What's Wrong with "User Friendly" Churches?
- Wednesday, August 22, 2007
How did those words make it into the updated dictionary? There is one criterion: usage. A word qualifies for the new edition based on how widespread its usage has become. While I can't imagine how phat, McJob, and dead presidents will find a place in America's pulpits (e.g., The love of dead presidents is the root of all kinds of evil?), there is one phrase borrowed from the computer industry that has spread into mainstream usage in the church– it's impact has been monumental.
"User-friendly" was first used to describe software and hardware that is easy for the novice to operate. Applied to the church, it describes churches that offer a decidedly benign and non-challenging ministry model. In practice, it has become an excuse for importing worldly amusements into the church in an attempt to attract non-Christian "seekers" or the "unchurched" by appealing to their fleshly interests. The obvious fallout of this preoccupation with the unbelievers is a corresponding neglect of true believers and their spiritual needs.
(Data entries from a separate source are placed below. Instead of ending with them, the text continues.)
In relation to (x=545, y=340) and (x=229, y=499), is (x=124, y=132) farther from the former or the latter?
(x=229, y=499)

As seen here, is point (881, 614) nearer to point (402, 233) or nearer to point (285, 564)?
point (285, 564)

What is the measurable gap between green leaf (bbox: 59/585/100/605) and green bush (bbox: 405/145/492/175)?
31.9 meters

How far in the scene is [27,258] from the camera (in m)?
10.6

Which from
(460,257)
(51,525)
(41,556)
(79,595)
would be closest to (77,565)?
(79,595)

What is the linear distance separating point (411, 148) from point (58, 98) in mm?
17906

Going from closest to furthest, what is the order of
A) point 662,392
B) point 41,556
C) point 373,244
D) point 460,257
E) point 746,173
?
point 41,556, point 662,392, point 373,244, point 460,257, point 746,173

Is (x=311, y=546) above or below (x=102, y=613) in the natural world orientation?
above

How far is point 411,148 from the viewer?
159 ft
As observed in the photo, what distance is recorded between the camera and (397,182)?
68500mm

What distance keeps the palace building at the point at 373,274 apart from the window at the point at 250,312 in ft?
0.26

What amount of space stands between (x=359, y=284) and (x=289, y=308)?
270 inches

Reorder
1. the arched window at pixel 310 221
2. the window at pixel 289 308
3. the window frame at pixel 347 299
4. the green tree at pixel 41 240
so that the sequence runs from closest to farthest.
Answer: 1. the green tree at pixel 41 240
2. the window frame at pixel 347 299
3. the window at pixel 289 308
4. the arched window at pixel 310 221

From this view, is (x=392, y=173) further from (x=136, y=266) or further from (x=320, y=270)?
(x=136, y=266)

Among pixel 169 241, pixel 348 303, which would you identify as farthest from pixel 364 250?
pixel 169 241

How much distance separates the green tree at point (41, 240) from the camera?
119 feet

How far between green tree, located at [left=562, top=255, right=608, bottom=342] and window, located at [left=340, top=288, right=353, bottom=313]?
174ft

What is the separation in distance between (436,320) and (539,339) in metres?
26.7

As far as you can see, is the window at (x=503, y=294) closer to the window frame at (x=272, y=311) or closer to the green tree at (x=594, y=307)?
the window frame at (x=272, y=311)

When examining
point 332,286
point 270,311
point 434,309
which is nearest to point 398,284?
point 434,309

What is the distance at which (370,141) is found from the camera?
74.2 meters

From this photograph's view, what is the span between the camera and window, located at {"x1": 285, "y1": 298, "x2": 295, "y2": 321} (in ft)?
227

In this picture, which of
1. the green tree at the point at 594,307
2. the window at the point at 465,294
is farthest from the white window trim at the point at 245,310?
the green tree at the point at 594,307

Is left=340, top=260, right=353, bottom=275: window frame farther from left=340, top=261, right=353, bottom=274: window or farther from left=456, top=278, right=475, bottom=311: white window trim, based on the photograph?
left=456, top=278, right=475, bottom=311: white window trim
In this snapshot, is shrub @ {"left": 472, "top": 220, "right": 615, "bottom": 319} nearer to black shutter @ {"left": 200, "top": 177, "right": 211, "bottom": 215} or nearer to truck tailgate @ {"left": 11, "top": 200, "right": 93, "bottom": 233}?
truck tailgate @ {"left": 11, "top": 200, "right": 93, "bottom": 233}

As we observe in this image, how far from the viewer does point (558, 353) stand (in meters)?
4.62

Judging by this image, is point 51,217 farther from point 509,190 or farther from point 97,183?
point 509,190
If you want to know how user-friendly a church has become, the emphasis, or de-emphasis, on biblical preaching is the yardstick. A church that buys into the new paradigm sidelines provocative and convicting sermons for music, skits, or videos– less confrontational mediums for conveying the message. Even when there is a sermon, it is frequently psychological and motivational rather than biblical. Above all, entertainment value and user-friendliness are paramount.
I once read through a stack of newspaper and magazine articles that highlight a common thread in the user-friendly phenomenon. These observations from newspaper clippings describe the preaching in user-friendly churches:
- • "There is no fire and brimstone here... Just practical, witty messages."
• "Services at [the church featured in the article] have an informal feeling. You won't hear people threatened with hell or referred to as sinners. The goal is to make them feel welcome, not drive them away."
• "As with all clergymen [this pastor's] answer is God– but he slips Him in at the end, and even then doesn't get heavy. No ranting, no raving. No fire, no brimstone. He doesn't even use the H-word. Call it Light Gospel. It has the same salvation as the Old Time Religion, but with a third less guilt."
• "The sermons are relevant, upbeat, and best of all, short. You won't hear a lot of preaching about sin and damnation, and hell fire. Preaching here doesn't sound like preaching. It is sophisticated, urbane, and friendly talk. It breaks all the stereotypes."
• "[The pastor] is preaching a very upbeat message... It's a salvationist message, but the idea is not so much being saved from the fires of hell. Rather, it's being saved from meaninglessness and aimlessness in this life. It's more of a soft-sell."
The pastors and leaders in the church-growth movement certainly wouldn't portray their own ministries in that way. In fact, they would probably laud their success in drawing people into the church without compromising the message. But they fail to understand that by decentralizing the Scripture and avoiding hard truths, they are compromising. "For whoever is ashamed of Me and My words, of him will the Son of Man be ashamed when He comes in His glory, and the glory of the Father and of the holy angels" (Luke 9:26, emphasis added). If the design is to make the seeker comfortable, isn't that rather incompatible with the Bible's own emphasis on sin, judgment, hell, and several other important topics?